Spatial questions about scenes:
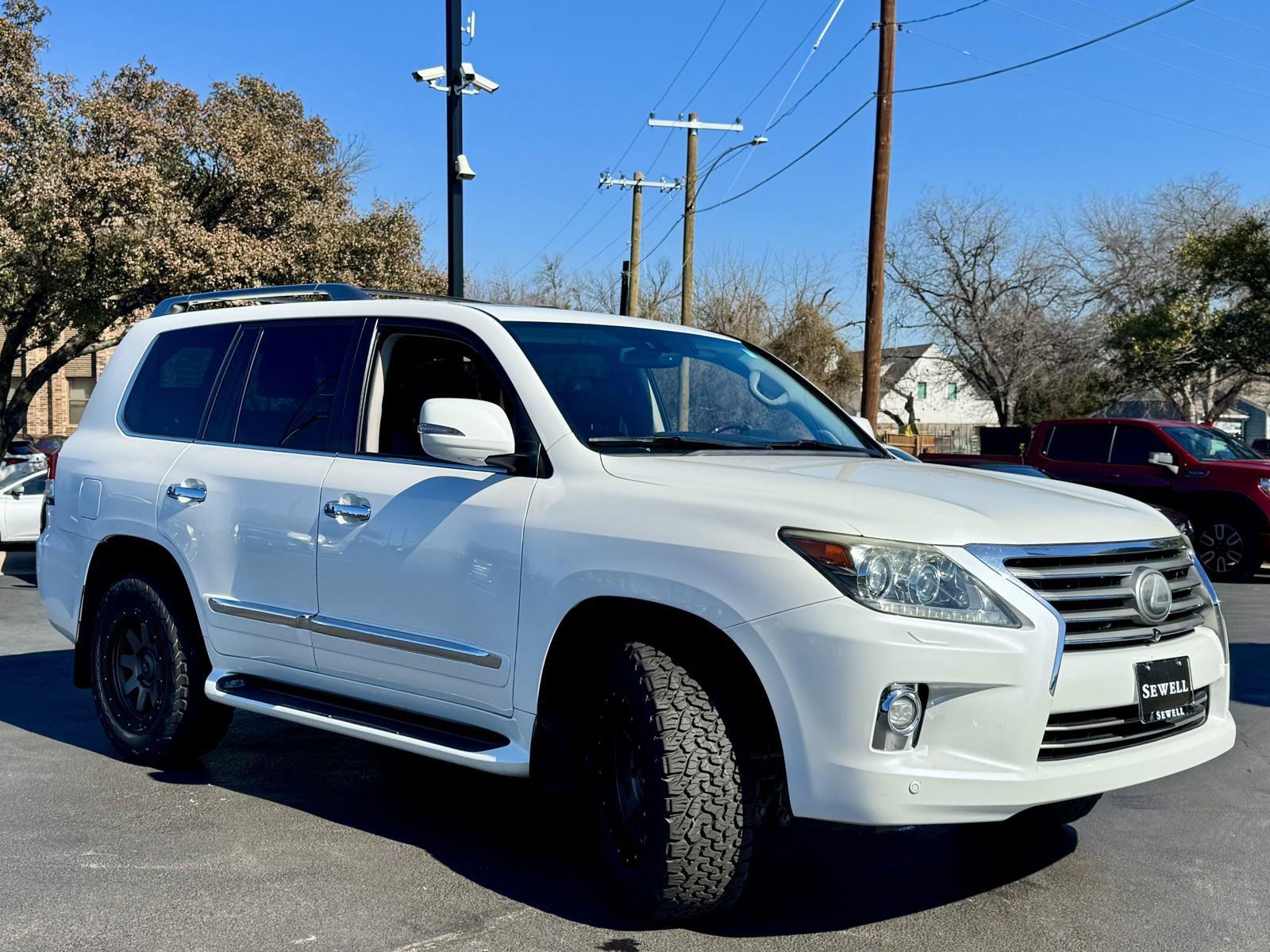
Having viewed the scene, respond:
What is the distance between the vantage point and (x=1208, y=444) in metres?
15.3

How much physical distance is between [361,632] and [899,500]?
1.99 meters

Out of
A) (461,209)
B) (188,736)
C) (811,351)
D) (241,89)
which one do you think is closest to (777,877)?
(188,736)

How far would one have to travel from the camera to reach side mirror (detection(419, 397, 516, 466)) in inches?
163

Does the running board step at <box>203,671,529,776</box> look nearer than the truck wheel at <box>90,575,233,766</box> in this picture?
→ Yes

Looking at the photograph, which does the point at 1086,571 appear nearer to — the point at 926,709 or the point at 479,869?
the point at 926,709

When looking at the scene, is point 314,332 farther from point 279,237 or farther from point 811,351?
point 811,351

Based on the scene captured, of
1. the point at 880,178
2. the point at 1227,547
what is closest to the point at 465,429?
the point at 1227,547

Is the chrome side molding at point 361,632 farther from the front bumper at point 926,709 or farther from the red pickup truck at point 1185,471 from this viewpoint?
the red pickup truck at point 1185,471

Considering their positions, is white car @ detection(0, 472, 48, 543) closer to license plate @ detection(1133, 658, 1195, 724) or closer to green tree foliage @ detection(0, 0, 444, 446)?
green tree foliage @ detection(0, 0, 444, 446)

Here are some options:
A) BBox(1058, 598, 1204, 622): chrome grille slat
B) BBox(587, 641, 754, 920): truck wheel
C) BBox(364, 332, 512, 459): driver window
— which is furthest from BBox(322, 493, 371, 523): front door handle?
BBox(1058, 598, 1204, 622): chrome grille slat

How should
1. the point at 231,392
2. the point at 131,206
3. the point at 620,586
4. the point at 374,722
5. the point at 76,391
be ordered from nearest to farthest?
the point at 620,586 < the point at 374,722 < the point at 231,392 < the point at 131,206 < the point at 76,391

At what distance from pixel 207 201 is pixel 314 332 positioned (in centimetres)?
2034

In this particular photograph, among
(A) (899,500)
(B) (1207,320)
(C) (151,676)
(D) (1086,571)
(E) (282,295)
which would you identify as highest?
(B) (1207,320)

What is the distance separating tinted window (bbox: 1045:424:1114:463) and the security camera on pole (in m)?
7.45
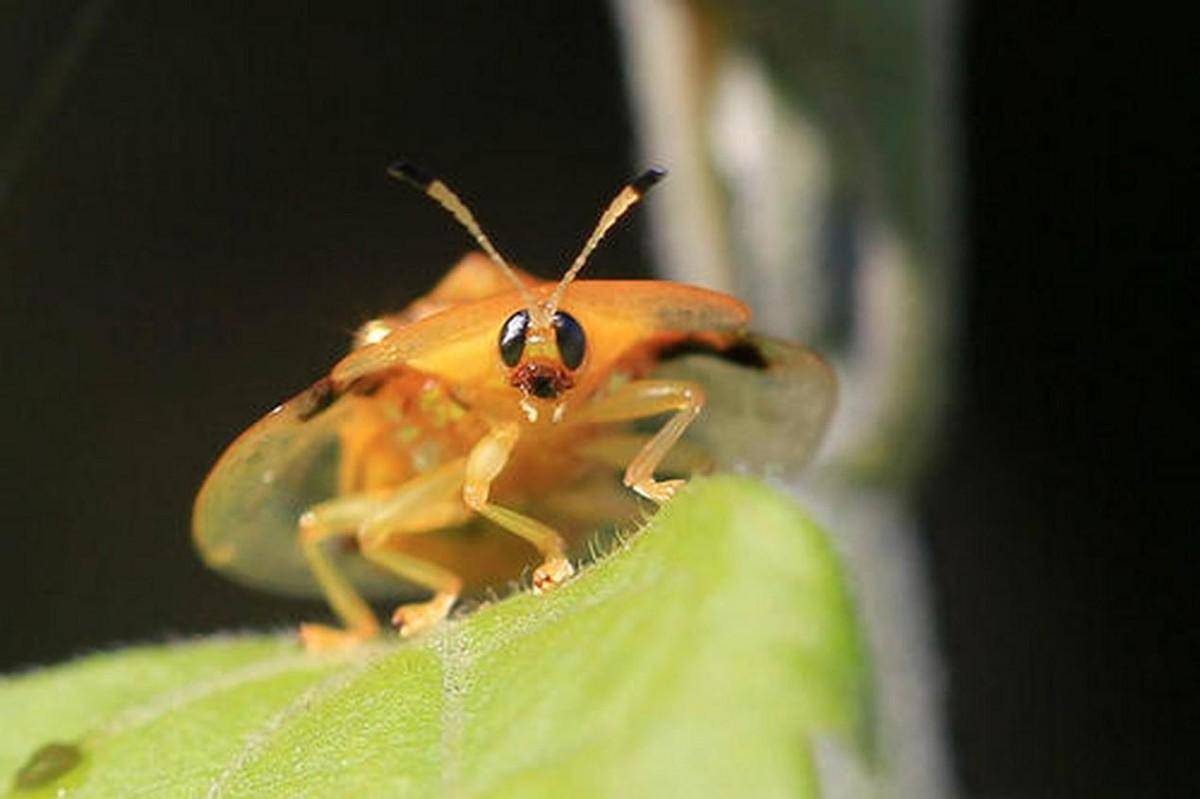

Stated exercise
Rewrite all of the material above as a JSON list of strings, one string per line, skipping blank lines. Leave the pictures out of your answer.

Complete response
[
  "Having viewed the scene, respond:",
  "What is the distance between the vantage point and (x=1208, y=444) in metres?",
  "15.3",
  "How much physical distance is between [361,632] and [899,500]?",
  "1.99 meters",
  "Out of",
  "A) (461,209)",
  "B) (188,736)",
  "C) (811,351)",
  "D) (241,89)",
  "which one do you think is closest to (777,877)?",
  "(188,736)",
  "How far would one have to travel from the camera to reach side mirror (detection(419, 397, 516, 466)) in inches?",
  "163",
  "Does the running board step at <box>203,671,529,776</box> look nearer than the truck wheel at <box>90,575,233,766</box> in this picture?",
  "→ Yes",
  "Looking at the photograph, which does the point at 1086,571 appear nearer to — the point at 926,709 or the point at 479,869?",
  "the point at 926,709",
  "When looking at the scene, is point 314,332 farther from point 279,237 or farther from point 811,351?",
  "point 811,351",
  "Based on the scene captured, of",
  "1. the point at 880,178",
  "2. the point at 1227,547",
  "what is closest to the point at 465,429?",
  "the point at 1227,547",
  "Is the chrome side molding at point 361,632 farther from the front bumper at point 926,709 or farther from the red pickup truck at point 1185,471 from this viewpoint?",
  "the red pickup truck at point 1185,471",
  "Considering their positions, is white car @ detection(0, 472, 48, 543) closer to license plate @ detection(1133, 658, 1195, 724) or closer to green tree foliage @ detection(0, 0, 444, 446)?",
  "green tree foliage @ detection(0, 0, 444, 446)",
  "Here are some options:",
  "A) BBox(1058, 598, 1204, 622): chrome grille slat",
  "B) BBox(587, 641, 754, 920): truck wheel",
  "C) BBox(364, 332, 512, 459): driver window",
  "— which is furthest from BBox(322, 493, 371, 523): front door handle?",
  "BBox(1058, 598, 1204, 622): chrome grille slat",
  "How should",
  "1. the point at 231,392",
  "2. the point at 131,206",
  "3. the point at 620,586",
  "4. the point at 374,722",
  "5. the point at 76,391",
  "be ordered from nearest to farthest?",
  "the point at 620,586 < the point at 374,722 < the point at 231,392 < the point at 131,206 < the point at 76,391",
  "At what distance from pixel 207 201 is pixel 314 332 positioned (in centimetres)?",
  "2034",
  "In this particular photograph, among",
  "(A) (899,500)",
  "(B) (1207,320)",
  "(C) (151,676)",
  "(D) (1086,571)",
  "(E) (282,295)",
  "which would you identify as highest?",
  "(B) (1207,320)",
  "What is the distance separating tinted window (bbox: 1045:424:1114:463) and the security camera on pole (in m)?",
  "7.45"
]